How To Automate Backups of MySQL & Postgres Databases To An Amazon S3 Bucket
An important part of proper disaster recovery and preparation processes is the automatic creation of backups of production databases.
As a digital agency, we develop a number of different iPhone, Android and web apps and in each project, we always need to plan for what the backup and recovery scenario would be for each of them.
In this post, I will show you how to automatically backup a MySQL and/or Postgres database (that is hosted on Amazon Ec2) to an S3 bucket hosted on AWS.

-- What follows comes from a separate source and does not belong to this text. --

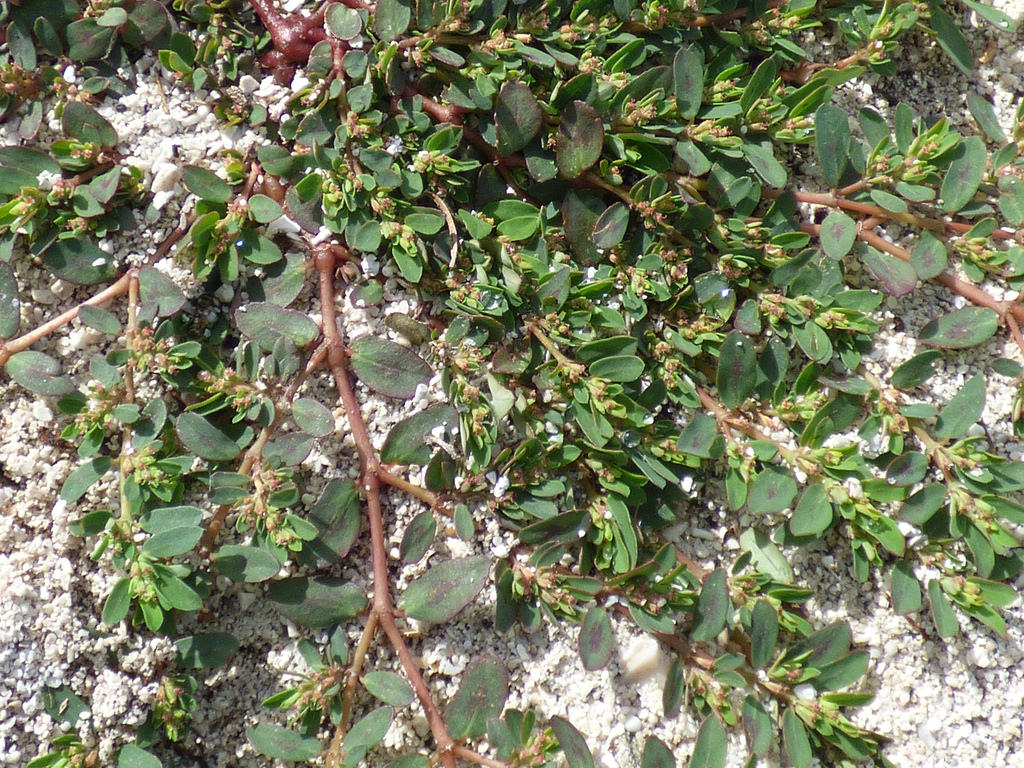 Prostrate Spurge - Soil is compacted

For most of the apps we develop, we use RDS to host our databases, which takes care of all of the automated backups for us, however, there are times when we need to self-host a database on an EC2 machine, generally when RDS doesn’t support the specific DB version we are using.
Now there are 2 approaches one could take to set this up:
- take the lazy man’s way out and use an off-the-shelf tool,
- or pull up your proverbial bootstraps, and punch out some bash script to get this done.

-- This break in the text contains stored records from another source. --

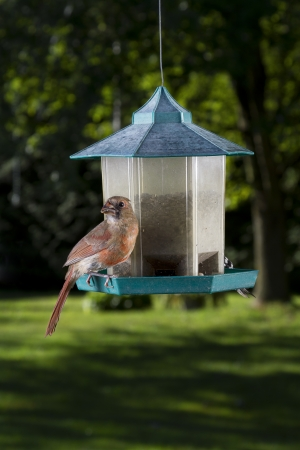 female cardinal: female cardinal sitting on a bird feeder  Stock Photo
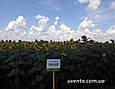 Гібрид соняшнику Пунтасол КЛ, фото 4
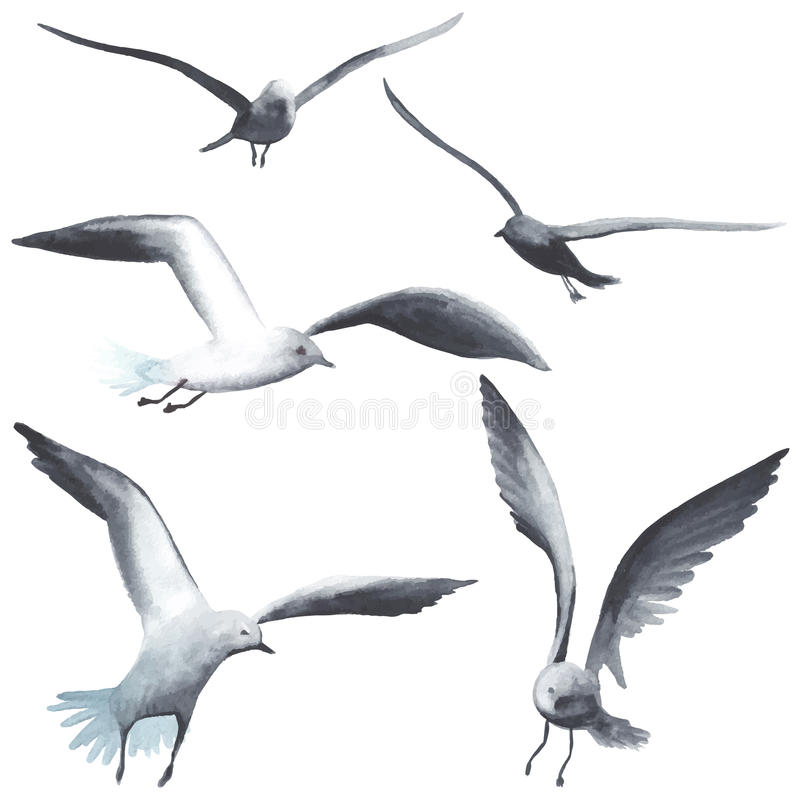 Free Watercolor Seagull Royalty Free Stock Photography - 56935687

Obviously, since I am a masochist and enjoy always taking the long way to a solution, this post is meant to cover the manual approach.
For those of you who just want something to install and not have to manually set up, you should consider AutoMySQLBackup, which supports MySQL and MariaDB databases and can be configured to push .gzipped backup files to an AWS S3 bucket. Sadly though, it only supports MySQL-based databases and will not work for Postgres.
Now that we’ve dispensed with the weak-stomached operators out there, let’s drill into how to quickly and easily set up an automated nightly backup job for a MySQL or Postgres db.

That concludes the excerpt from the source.